**The input:**

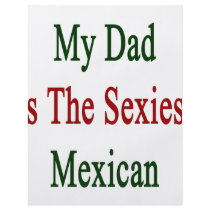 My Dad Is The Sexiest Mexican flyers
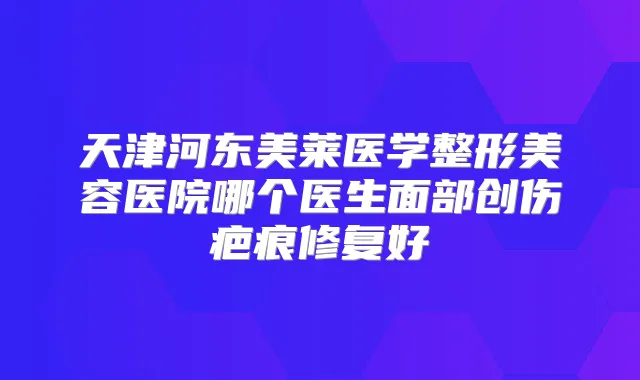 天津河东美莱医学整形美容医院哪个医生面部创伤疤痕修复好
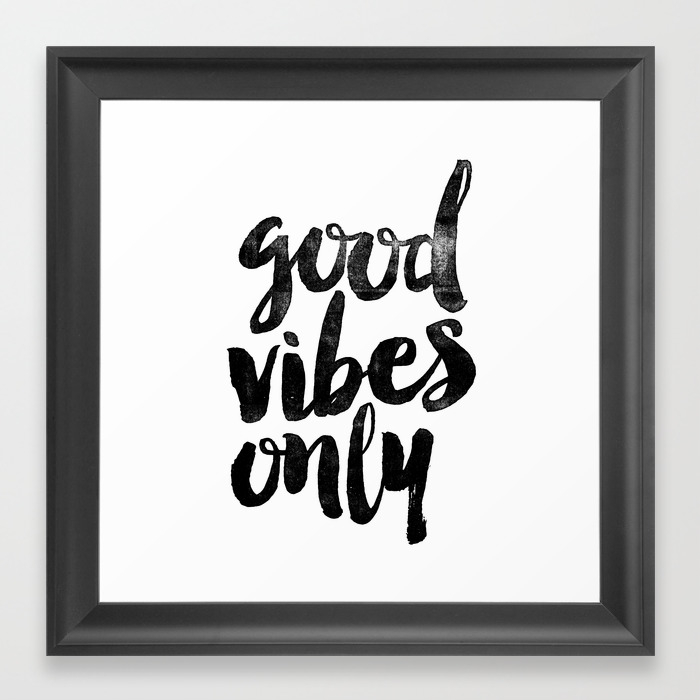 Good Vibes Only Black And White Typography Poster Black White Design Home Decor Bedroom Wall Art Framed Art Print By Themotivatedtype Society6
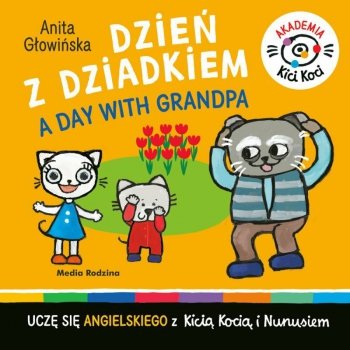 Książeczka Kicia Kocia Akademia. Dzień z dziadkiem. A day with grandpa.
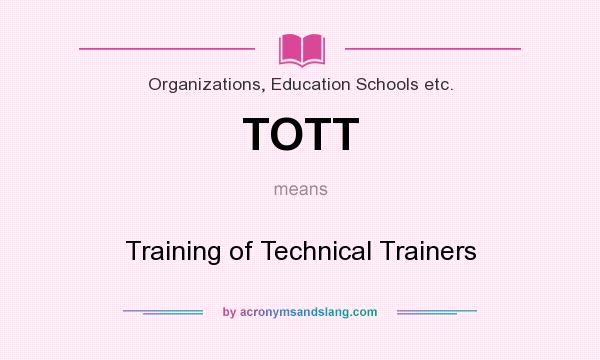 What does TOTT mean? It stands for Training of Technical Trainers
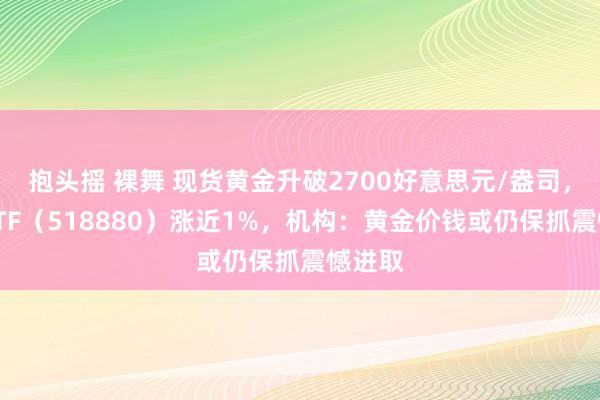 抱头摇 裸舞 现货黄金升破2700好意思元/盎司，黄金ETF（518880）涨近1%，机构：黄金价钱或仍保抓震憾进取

...

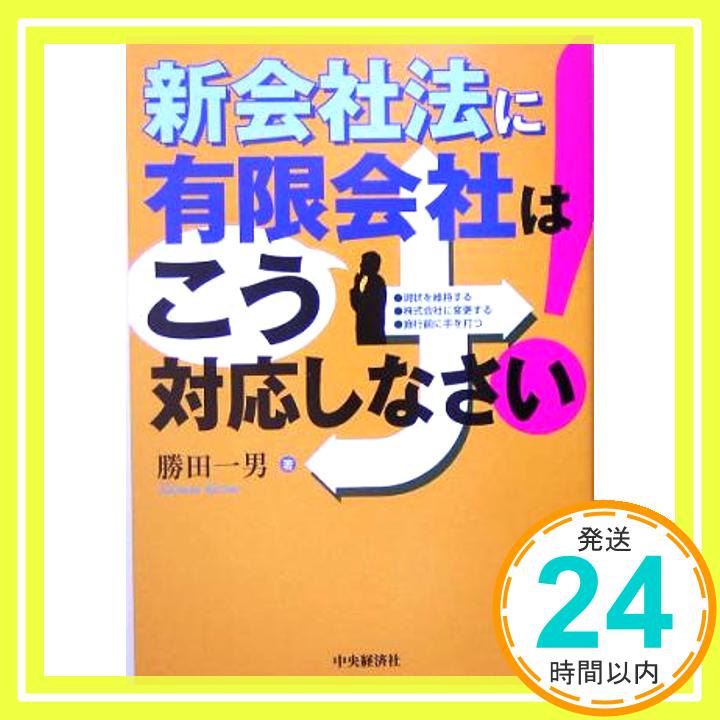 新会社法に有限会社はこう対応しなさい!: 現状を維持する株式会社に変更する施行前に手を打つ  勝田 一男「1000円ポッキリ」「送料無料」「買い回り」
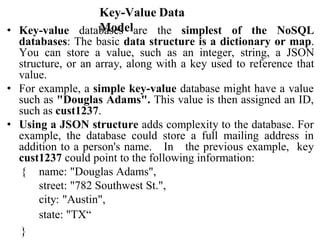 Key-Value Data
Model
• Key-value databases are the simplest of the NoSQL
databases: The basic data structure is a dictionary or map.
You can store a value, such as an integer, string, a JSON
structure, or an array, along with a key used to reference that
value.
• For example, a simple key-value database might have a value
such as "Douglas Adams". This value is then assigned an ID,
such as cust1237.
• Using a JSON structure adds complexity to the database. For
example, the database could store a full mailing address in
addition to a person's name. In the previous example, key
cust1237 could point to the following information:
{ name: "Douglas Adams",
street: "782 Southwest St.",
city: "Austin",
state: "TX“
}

**Work task:** Starting with the line that contains "My Dad Is The Sexiest Mexican flyers" and finishing with the line that contains "Good Vibes Only", reproduce every line of the material above exactly, but not the pictures.

**Answer section:**
 My Dad Is The Sexiest Mexican flyers
 天津河东美莱医学整形美容医院哪个医生面部创伤疤痕修复好
 Good Vibes Only Black And White Typography Poster Black White Design Home Decor Bedroom Wall Art Framed Art Print By Themotivatedtype Society6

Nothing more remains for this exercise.